Le départ de la course des 24 heures de l’eau d’heure se donne à la manière des 24 heures du Man. C’est à dire que les coureurs sont placés sur une ligne d’un côté d’une prairie, et des acolytes sont placé à l’autre extrémité de la prairie avec le vélo. Au moment du départ, tout le monde se précipite pour que le coureur récupère son vélo.

C’est un moment exeptionnel et ceux qui ont la chance de pouvoir vivre ces départs en gardent des souvenir très vivaces. Toutefois dans un contexte de course il convient de gérer ce moment efficacement faute de quoi une équipe qui roule pour le classement risque d’y laisser quelques plumes.

L’espace qui sépare la ligne des coureurs de la ligne des vélos est d’environ 100 mètres. Trois secondes après le signal du départ on assiste à une cohue indescriptible et il n’est pas rare que le coureur n’y retrouve pas son vélo. Il faut mutilplier les astuces pour que le coureur et vélo se retrouvent sans hésitation. Vêtements voyants aux couleur de l’équipe, fanion reconnaissable tenu au bout d’une perche. Présenter au coureur son vélo déjà orienté dans le sens de la marche. Assurer une vigoureusse poussette sur les premiers mètres une fois qu’il est sur le vélo.

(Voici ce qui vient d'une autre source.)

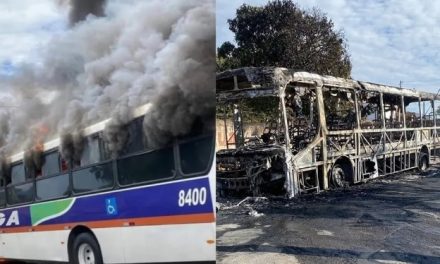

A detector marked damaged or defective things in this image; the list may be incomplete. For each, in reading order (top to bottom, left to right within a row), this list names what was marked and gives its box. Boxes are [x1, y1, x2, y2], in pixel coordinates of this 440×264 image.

charred metal skeleton [217, 67, 440, 198]
charred tire [332, 163, 352, 188]
charred tire [71, 233, 104, 264]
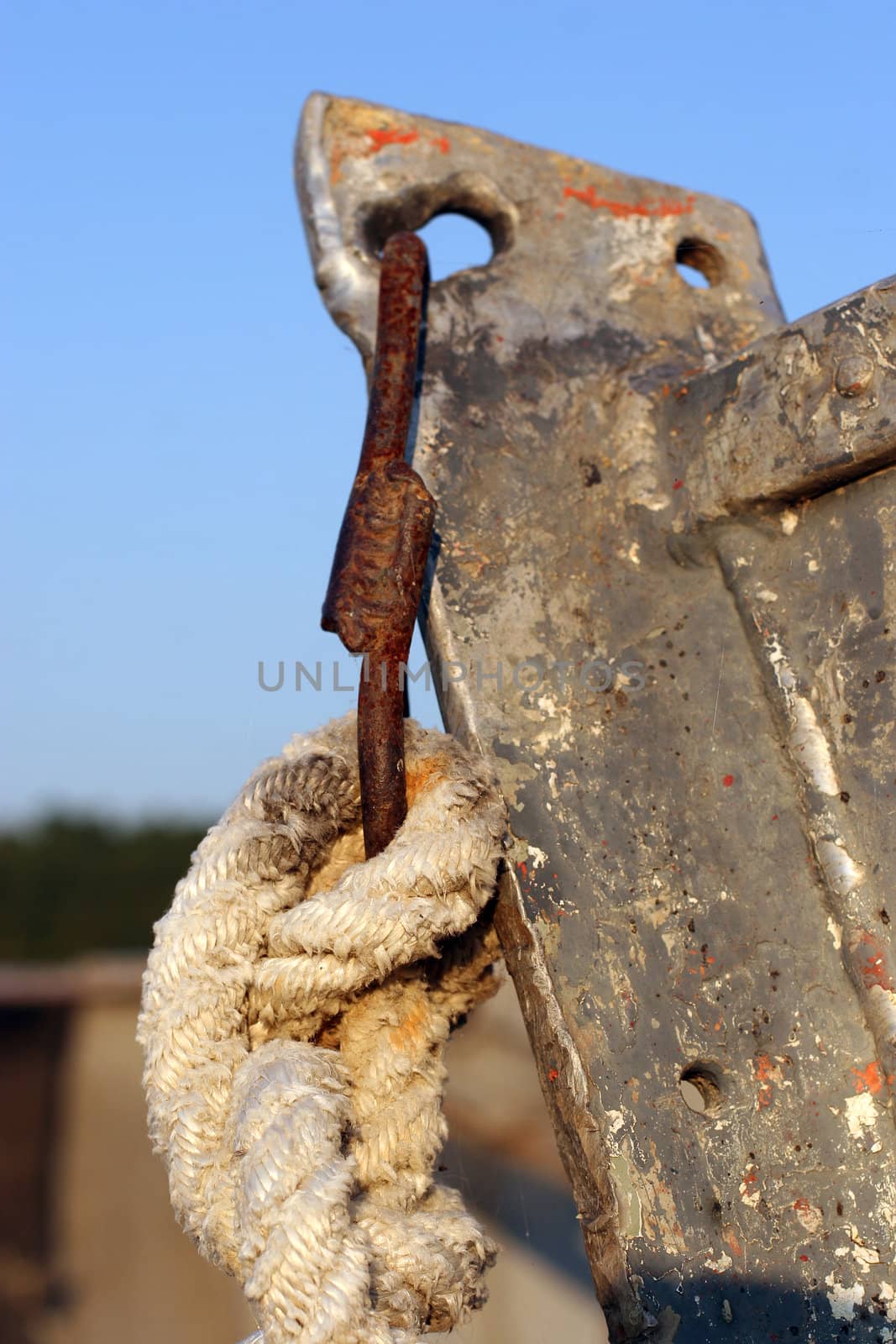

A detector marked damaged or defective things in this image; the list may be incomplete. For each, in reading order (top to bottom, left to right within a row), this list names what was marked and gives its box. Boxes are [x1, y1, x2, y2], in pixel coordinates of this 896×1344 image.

rusty metal hook shank [322, 231, 435, 854]
corroded metal [322, 231, 435, 854]
rusty hook [322, 232, 435, 854]
corroded metal [299, 92, 896, 1333]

Durant le premier tour de piste, toutes les équipes se retrouvent dans un mouchoir de poche. Si le circuit est dessiné pour que plusieurs bikers puissent rouler côte à côte durant les premières centaines de mètres, il va vite se rétrécir et provoquer des bouchons. Se positionner d’emblée à la bonne place permet de ne pas perdre des secondes précieuses qui ne pourront être récupérés qu’au prix de très gros efforts ensuite.

La vitesse à laquelle le premier tour est bouclé est déterminente. Il vaut mieux le réaliser en survitesse. Le but est de se positionner tout de suite au bon endroit dans la hiérarchie des forces en présences. Si l’équipier se situe à une place inférieure à son potentiel il lui faudra doubler. S’il est à une place supérieure à son potentiel il se fera doubler. Or doubler demande plus d’efforts que de se faire doubler parce qu’il faut produire une impulsion pour profiter d’une zone ou le dépassement est possible et parce que généralement la bonne trace est occupée par le courreur qui est devant. Moralité, mieux vaut produire une effort collossal au départ et durant le premier tour.

Au départ c’est simple, engagez le meilleur courreur de l’équipe pour autant que celui-ci ne craigne pas de jouer des coudes. Pas question de se rendre grossier et piétiner ceux qui bouchent le passage, mais il est inutile d’avoir un comportement timoré ou de faire preuve d’un excès de politesse.